(What you are asked to do) Only the closing portion of the entries is to be reproduced: the line containing "The researchers measured how" through the very last line, exactly as written.

--- Data extracts ---

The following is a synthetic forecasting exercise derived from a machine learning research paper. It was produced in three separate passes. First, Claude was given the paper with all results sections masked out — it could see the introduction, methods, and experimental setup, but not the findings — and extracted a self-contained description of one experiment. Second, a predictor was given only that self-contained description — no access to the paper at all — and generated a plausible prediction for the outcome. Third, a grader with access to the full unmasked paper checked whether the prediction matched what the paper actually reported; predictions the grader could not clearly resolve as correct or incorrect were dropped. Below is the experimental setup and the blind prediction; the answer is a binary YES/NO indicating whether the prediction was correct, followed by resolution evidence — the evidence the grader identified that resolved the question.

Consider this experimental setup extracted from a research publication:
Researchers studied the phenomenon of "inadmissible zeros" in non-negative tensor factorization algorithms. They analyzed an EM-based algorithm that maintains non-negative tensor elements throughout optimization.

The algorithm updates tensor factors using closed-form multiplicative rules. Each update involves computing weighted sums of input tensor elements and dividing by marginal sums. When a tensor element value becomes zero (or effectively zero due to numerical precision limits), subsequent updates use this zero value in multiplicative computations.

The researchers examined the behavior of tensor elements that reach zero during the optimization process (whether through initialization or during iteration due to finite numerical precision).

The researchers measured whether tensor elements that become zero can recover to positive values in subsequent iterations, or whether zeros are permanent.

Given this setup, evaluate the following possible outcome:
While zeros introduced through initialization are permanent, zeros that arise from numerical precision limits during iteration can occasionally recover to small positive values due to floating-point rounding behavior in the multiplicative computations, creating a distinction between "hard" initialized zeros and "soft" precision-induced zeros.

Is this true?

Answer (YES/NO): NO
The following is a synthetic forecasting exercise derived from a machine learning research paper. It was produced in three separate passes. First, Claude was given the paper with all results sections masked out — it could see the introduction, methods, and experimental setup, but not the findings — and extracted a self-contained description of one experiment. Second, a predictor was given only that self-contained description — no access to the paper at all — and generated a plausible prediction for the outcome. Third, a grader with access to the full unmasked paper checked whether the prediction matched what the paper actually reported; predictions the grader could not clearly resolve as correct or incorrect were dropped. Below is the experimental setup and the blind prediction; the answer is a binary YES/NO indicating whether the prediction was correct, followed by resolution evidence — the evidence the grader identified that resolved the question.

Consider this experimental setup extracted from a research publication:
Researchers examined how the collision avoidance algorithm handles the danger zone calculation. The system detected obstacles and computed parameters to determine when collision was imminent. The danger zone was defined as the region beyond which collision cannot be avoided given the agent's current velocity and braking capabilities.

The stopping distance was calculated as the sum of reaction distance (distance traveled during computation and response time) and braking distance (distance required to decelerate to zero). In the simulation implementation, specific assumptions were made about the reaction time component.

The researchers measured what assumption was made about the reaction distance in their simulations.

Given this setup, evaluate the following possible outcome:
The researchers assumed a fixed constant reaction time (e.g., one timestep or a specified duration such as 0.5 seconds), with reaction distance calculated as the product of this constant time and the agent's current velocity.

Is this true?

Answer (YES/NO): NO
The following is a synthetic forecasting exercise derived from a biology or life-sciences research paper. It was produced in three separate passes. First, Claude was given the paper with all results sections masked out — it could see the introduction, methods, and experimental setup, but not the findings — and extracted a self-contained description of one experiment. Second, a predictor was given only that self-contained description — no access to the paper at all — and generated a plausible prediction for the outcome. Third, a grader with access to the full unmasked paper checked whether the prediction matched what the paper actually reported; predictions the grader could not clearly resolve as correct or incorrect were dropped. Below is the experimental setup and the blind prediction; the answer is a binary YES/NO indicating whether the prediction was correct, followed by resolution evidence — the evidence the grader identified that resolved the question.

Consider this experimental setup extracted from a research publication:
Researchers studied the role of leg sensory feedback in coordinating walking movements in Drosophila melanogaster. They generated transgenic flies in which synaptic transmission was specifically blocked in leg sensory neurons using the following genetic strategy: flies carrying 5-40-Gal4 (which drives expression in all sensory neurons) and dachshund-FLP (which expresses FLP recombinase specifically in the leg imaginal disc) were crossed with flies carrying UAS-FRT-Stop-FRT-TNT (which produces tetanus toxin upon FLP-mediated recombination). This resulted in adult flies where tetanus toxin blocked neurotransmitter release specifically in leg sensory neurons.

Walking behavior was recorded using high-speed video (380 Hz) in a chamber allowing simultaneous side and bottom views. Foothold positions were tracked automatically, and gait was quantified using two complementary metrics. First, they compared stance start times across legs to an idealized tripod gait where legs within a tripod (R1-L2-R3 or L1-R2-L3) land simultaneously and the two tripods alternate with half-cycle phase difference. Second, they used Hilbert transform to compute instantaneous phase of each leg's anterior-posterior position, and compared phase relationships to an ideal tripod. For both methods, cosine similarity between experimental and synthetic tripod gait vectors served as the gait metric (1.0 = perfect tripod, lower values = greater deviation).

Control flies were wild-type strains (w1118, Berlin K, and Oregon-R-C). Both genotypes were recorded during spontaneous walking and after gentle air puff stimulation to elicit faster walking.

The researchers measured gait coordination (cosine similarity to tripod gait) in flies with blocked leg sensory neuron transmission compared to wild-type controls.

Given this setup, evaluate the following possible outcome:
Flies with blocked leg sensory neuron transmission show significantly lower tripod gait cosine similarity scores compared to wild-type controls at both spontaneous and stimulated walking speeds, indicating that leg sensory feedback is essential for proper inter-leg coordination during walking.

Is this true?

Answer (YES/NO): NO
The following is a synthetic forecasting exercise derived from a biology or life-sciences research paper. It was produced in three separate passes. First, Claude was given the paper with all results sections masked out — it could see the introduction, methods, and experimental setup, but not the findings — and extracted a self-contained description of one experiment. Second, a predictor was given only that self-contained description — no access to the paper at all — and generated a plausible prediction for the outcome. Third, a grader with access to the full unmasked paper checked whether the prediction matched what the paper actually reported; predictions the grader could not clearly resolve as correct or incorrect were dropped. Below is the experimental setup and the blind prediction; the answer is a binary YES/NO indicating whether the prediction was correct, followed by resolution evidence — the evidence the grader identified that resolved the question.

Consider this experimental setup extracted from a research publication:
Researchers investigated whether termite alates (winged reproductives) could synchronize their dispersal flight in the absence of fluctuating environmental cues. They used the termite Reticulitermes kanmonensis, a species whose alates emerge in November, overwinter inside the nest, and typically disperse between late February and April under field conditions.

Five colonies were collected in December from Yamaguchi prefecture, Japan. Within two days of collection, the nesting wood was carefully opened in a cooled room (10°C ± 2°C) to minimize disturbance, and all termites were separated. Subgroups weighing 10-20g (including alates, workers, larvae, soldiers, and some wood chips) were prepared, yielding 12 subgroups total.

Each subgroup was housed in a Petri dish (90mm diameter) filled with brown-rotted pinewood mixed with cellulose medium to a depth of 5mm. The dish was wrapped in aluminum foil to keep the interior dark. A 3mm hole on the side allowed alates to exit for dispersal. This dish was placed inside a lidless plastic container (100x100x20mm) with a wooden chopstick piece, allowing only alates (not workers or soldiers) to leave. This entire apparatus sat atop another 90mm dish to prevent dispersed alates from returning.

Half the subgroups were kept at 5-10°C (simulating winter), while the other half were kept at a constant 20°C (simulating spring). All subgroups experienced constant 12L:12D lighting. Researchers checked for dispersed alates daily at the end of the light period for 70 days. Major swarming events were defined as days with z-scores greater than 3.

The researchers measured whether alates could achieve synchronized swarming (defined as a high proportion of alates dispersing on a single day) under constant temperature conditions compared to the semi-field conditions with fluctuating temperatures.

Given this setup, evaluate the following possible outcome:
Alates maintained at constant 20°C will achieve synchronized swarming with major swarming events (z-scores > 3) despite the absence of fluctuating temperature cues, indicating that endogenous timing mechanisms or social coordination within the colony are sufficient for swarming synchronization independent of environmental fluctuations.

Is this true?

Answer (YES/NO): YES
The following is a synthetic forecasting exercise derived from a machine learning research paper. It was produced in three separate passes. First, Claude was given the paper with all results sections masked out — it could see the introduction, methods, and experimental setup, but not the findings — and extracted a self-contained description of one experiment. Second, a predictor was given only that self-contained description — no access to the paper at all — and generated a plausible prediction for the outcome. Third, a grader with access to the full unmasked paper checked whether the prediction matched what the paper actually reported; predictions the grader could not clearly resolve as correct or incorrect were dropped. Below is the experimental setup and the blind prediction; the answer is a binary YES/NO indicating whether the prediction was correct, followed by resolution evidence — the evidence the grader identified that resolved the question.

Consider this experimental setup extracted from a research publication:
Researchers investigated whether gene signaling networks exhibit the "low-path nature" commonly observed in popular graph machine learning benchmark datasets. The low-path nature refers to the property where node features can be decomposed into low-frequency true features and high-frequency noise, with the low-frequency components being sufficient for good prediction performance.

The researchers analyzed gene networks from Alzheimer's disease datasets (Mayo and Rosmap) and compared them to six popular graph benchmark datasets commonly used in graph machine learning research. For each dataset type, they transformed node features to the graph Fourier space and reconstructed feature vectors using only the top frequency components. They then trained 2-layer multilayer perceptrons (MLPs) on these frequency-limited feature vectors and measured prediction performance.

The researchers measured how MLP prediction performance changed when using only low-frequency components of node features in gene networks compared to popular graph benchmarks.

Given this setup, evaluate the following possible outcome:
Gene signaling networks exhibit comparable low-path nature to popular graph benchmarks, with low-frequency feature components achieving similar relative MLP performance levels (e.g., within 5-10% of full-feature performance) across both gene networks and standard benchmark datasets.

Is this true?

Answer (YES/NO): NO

---

(Task solution)
The researchers measured how MLP prediction performance changed when using only low-frequency components of node features in gene networks compared to popular graph benchmarks.

Given this setup, evaluate the following possible outcome:
Gene signaling networks exhibit comparable low-path nature to popular graph benchmarks, with low-frequency feature components achieving similar relative MLP performance levels (e.g., within 5-10% of full-feature performance) across both gene networks and standard benchmark datasets.

Is this true?

Answer (YES/NO): NO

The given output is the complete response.